The Black Hawk was only two dozen or so feet in the air, but at that elevation it was impossible to avoid critical injury. The crew chief hit the asphalt with a sickening thud. He lay motionless on his
back, both legs turned at unnatural angles. After a moment he turned his head, still wearing the helmet that prevented his instant death upon impact, and opened his mouth to call out weakly to the group at the trucks nearby. The man with the white streak in his hair pulled himself into the helo and peered down to the field of carnage below.
The sheer volume of undead creatures overwhelmed the heavily armed men in the trucks. Too late, the group attempted to escape. As they jumped into the vehicles, the first of the dead reached and grabbed at any stuck outside. Gray-skinned walking corpses filled in from all sides, and the pickups started squelching over the broken forms of the fallen. The rearmost truck was flipped by the pushing marauders, and the men inside were ripped into by gnashing jaws. A few tried to flee toward the airport terminal, but the beating rotors had called to all of the nearby dead including those in and around the installation. From the air, the circle closed quickly and the group of survivors was reduced to bright blood on black ground as the horde caught and killed each in turn.
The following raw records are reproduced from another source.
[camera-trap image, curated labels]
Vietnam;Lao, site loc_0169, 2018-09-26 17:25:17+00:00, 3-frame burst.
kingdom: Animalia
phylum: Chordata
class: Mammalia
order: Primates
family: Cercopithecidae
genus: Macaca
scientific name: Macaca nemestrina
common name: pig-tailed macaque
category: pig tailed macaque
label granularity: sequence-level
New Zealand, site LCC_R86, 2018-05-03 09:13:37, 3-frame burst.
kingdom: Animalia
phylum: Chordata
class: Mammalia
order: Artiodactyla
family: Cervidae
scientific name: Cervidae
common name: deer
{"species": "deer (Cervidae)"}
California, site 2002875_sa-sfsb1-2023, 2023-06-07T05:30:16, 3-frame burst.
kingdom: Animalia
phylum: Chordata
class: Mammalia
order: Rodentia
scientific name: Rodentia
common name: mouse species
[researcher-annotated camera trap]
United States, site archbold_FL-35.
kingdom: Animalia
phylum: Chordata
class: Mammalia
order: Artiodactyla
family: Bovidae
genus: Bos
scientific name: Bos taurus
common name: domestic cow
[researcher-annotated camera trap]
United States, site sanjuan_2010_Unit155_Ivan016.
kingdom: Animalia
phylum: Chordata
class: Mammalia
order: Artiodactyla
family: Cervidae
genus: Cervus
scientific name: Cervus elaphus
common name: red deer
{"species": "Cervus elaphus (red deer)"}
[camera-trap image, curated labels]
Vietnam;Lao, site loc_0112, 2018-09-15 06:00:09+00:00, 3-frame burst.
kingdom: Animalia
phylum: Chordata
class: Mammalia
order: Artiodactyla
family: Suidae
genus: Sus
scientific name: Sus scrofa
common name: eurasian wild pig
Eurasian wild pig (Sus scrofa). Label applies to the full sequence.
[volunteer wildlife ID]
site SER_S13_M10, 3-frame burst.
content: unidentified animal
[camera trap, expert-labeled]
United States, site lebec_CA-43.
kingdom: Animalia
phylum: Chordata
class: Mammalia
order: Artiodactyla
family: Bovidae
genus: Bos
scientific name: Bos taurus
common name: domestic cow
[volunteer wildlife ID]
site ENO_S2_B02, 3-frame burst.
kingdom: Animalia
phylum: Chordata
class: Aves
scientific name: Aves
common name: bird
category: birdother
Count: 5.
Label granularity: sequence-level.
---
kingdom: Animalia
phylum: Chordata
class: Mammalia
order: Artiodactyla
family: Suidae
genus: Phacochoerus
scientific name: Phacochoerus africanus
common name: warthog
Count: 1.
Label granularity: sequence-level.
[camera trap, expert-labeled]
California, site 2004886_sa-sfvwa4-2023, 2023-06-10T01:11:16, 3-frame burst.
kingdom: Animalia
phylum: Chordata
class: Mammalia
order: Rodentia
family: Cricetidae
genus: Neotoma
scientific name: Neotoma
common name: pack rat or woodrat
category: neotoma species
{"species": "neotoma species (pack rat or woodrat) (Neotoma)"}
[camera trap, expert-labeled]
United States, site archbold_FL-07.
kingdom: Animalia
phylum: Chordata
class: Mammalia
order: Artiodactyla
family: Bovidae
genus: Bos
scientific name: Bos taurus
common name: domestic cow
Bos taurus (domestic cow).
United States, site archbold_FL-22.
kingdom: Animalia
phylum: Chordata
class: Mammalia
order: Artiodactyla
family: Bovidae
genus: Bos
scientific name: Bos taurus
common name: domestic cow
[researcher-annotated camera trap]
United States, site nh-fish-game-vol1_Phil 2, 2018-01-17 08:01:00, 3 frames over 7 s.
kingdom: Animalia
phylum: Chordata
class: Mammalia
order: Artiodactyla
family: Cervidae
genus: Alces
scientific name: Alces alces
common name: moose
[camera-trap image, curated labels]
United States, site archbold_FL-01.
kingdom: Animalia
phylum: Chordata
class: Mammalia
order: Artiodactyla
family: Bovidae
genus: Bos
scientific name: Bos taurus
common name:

The crew chief was the last of the group to die. He tried to crawl away on broken legs but was quickly encircled by flesh-eating attackers who tore open his soft skin and spread his entrails around as a gory feast for the hungry dead.
Chapter 5
- Remedial
Remedial
Kahn’s heart was racing a bit as he sped toward the DFAC to deliver the bad news to Teddy Jones. The breeze from the movement of the cart sent a chill up his spine despite the hot August air. He was not looking forward to informing the already irritated Specialist Jones about his new mandatory training.